I pushed my way into the middle of the crowded room, raised my hand and yelled, Friends!  The room hushed.  I am not a stranger to Seville but i am a stranger to these gatherings.  I have been in the corner—that one (i said, pointing)—listening to your … your … communication.  I have heard you talk of awards and death and charts and justice and art and the gamblings of the privileged and tennis teachers for one’s children.  Most curiously, i’ve heard no one mention what is central to Seville, what grounds and circumscribes your lives and talkings—the alleys, their effects and architecture, the society and business that transpires there at night.

The room grew quieter.  The alcohol stood still.  Ginoo Alabos, debonair musician and member of the professional avant garde, a respected professor and member of the guilds, drawing his recent tour of Hungary on Daw Jia’s lovely naked forearm, stopped and frowned.

I am a frequenter of those alleys.  I have sought God in its garbled corridors and madness in its trampled air.  Yes! God! God who is dead and yet never dies! The god who is gods and no-god and no-gods and none and all and neither.  I have sought that which cannot be found and can be known only when it is not known.  I have sought the annihilation of myself in order to find life.  I have sought to see the possibility of repairing the deep injustice of the divorce of the sacred and the profane, that life is still possible for the human.  I wish to share with you the occurrences of my most recent visit, i wish to speak of the blood on which we walk … the grammar of our walking.  I do not know if i am mad.  I do not know if the alleys are real.  I do not know what i have seen, I do not know if i have seen it, i do not know …

… We have heard all this before, Encik Mllad, a Senior Civil Servant in the Carlosian regime, interrupted. The architecture in question, since it has been mentioned, is being sealed.  Each year, fewer enter, even fewer emerge, the portals of ingress diminish, the doors of egress are closed.

There is no escape, said Zonjë Tsis. Things change.

The Councils decree it, said Gospodin Wǣs-Wǣs.  It is the only way to progress democracy.

The Ministers have approved it, said Ssi Sui G.

The remaining Monarchs have blessed it, said Whaea Wei. We must let life take its course.

The International Bodies have confirmed it, said Mevrouw Vilipa. Its time is done.

The astrological charts don’t deny it, said Seeydi Habibubad.

The computers compute it.

The scientists validate it.

The therapists, psychologists, general practitioners, specialists, neurologists, psychiatrists—with the full support of their attendant lawyers and accountants and lovers and children and masseuses and nannies and poodles and customer service representatives—systematize it and erect a program of wellness to achieve it.

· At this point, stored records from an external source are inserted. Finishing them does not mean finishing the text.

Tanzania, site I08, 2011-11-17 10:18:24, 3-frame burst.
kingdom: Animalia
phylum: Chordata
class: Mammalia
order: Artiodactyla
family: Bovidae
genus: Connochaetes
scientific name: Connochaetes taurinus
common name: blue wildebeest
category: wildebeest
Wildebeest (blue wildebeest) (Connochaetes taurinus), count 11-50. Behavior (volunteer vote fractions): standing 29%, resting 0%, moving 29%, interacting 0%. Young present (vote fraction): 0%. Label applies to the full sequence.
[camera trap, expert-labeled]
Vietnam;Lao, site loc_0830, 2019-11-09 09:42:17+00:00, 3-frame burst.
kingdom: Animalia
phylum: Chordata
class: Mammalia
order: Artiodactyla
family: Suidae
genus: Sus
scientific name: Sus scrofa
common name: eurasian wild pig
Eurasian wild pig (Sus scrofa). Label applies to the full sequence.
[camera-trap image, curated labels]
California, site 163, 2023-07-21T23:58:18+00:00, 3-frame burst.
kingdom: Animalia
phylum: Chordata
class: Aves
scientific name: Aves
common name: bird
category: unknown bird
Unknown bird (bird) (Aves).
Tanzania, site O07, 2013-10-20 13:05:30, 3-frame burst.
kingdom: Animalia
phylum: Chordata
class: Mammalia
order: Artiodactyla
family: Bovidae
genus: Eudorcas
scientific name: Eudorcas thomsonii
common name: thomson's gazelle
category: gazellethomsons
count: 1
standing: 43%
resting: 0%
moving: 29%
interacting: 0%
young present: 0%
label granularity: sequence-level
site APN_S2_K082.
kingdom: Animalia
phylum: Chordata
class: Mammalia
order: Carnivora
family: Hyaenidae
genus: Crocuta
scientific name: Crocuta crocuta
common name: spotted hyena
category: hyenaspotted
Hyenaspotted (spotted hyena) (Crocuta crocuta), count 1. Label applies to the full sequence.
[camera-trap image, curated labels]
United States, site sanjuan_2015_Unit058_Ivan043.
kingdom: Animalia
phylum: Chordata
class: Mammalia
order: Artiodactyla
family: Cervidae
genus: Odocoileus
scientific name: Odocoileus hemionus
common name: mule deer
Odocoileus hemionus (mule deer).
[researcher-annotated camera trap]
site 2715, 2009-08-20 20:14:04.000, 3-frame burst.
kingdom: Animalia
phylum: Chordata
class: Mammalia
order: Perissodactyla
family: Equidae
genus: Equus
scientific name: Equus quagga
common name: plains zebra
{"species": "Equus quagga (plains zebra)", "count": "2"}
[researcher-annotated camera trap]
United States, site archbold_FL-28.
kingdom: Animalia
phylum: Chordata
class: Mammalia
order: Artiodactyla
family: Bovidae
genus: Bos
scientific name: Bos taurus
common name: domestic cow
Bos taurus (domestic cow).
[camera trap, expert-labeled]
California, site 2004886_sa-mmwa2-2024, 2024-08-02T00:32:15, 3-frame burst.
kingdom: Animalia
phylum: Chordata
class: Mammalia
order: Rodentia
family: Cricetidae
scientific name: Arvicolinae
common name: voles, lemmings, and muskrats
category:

The scholars profunditize it.

The artists sacralise it.

The tweeters and bloggers blab it.

The …

They didn’t try to stop me as i left or seem to notice i had gone.  No one followed me as i departed the Celestetta District and no one mentioned my having had appeared.  Daw Jia’s forearm gratefully recovered the soft map of Ginoo Alabos’s Hungary and Vertenvoken’s oeuvre continued to be explored in tones not unreminiscent of reminiscings of reminiscings.  No one found the testicles of an unnamed diplomat.  It wasn’t reported, the police knew nothing.  I went to seek my friend but he was nowhere and so i left Seville and crossed the old-fashioned way, on a ship, to New York, where I got a job as a night waiter at L’express and found a girlfriend and went to movies and made up stories of a former life.

So gods inhabit doubt through suffering, and suffering lives in the inebriated alleys of truth.  This is what i discovered in the nights of Seville, that despicable administrative region of the nation of a doubtful Slovenia, with the aid of alcohol and a man whose name is lost.